I don't know if you can do it with other PDF viewers in such a way that those viewers are plug-and-play replacements for Adobe Reader. You'll probably have to tailor it to each program you want to support. It's not so difficult to have Reader on one's system, really, if it's necessary to perform a job and most computers come with it preinstalled.
The first thing you have to know is that when you tell it to print via that verb, via either code or the Explorer context menu, you are doing something like this:
""C:\Program Files\Adobe\Reader 10.0\Reader\AcroRd32.exe"" /p /h "%1"
Note the arguments: /p (tells it to print) and /h (start minimized).
There's another option. The Adobe Developer FAQ ( http://partners.adobe.com/public/developer/en/acrobat/sdk/pdf/intro_to_sdk/DeveloperFAQ.pdf ) states that this command line works per-file:
AcroRd32.exe /t path "printername" "drivername" "portname"

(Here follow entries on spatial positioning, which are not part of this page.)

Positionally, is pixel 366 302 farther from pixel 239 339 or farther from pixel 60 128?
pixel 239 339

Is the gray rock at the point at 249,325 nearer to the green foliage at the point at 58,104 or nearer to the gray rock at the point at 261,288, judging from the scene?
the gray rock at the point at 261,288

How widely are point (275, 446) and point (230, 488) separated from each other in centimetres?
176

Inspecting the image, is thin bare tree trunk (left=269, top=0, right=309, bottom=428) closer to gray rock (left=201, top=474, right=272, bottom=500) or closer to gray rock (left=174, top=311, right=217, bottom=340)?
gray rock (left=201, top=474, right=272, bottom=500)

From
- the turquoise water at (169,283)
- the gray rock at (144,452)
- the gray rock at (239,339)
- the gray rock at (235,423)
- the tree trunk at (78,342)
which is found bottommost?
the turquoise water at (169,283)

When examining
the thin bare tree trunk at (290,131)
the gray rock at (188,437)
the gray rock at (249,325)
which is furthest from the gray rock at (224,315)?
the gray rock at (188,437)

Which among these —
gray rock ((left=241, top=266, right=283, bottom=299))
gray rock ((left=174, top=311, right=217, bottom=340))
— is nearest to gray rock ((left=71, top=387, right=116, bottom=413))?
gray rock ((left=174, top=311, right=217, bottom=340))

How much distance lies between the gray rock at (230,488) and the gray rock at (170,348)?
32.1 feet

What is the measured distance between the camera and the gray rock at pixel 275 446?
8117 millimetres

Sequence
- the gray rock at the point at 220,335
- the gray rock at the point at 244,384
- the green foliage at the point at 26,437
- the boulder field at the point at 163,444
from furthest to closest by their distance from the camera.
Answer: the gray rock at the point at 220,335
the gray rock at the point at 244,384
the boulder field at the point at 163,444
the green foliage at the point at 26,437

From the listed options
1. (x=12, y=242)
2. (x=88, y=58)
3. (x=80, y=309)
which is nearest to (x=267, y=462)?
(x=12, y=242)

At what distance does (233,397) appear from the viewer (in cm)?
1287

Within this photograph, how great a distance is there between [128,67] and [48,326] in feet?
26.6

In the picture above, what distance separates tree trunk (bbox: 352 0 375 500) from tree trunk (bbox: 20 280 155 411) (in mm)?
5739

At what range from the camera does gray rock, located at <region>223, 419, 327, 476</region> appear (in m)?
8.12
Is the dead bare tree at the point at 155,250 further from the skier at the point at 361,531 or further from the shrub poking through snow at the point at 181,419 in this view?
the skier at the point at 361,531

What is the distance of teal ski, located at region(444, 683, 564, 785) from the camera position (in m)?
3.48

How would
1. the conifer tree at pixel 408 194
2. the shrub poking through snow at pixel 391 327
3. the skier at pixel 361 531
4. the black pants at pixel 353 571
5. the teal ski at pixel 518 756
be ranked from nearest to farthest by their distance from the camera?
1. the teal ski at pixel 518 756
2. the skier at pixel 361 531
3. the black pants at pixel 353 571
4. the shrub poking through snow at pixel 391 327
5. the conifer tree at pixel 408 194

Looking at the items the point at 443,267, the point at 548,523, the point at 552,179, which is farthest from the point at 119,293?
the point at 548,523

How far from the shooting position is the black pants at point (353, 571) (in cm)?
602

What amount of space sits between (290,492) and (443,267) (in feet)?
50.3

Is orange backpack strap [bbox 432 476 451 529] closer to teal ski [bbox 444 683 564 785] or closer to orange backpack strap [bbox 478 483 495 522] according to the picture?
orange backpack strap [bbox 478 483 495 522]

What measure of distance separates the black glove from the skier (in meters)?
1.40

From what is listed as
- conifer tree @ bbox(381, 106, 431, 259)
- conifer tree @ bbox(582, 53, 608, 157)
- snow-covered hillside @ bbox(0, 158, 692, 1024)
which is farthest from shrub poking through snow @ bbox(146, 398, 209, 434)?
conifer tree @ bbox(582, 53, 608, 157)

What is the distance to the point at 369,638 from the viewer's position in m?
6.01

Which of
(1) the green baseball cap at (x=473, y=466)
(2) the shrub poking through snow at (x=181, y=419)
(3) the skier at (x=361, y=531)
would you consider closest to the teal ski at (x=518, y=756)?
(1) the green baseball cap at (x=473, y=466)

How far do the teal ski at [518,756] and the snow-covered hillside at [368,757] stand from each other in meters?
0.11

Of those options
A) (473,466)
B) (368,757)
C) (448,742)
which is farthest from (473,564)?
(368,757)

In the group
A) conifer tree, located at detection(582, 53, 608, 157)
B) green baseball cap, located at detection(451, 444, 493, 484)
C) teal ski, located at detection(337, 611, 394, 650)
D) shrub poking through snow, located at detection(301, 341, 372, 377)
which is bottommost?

The document specifies that this initiates Adobe Reader and prints a file, whose path must be fully specified, while suppressing the Print dialog box. (Copy-pasted from Developer FAQ.)
There is also an option /n which "launches a separate instance of Acrobat or Adobe Reader, even if one is currently open." (Developer FAQ again.) That could be used to run multiple print jobs in parallel, I imagine.
I found yet another command line reference at: Adobe Reader Command Line Reference
So basically, you could iterate your list of PDFs, and for each one start a new print process with a Process.Start call and wait for it to close via a Process.WaitForExit. This will make your program appear to hang and I hate when programs hang while they perform operations, so you should really do this in a cancellable BackgroundWorker that reports progress and still leaves your GUI somewhat interactive.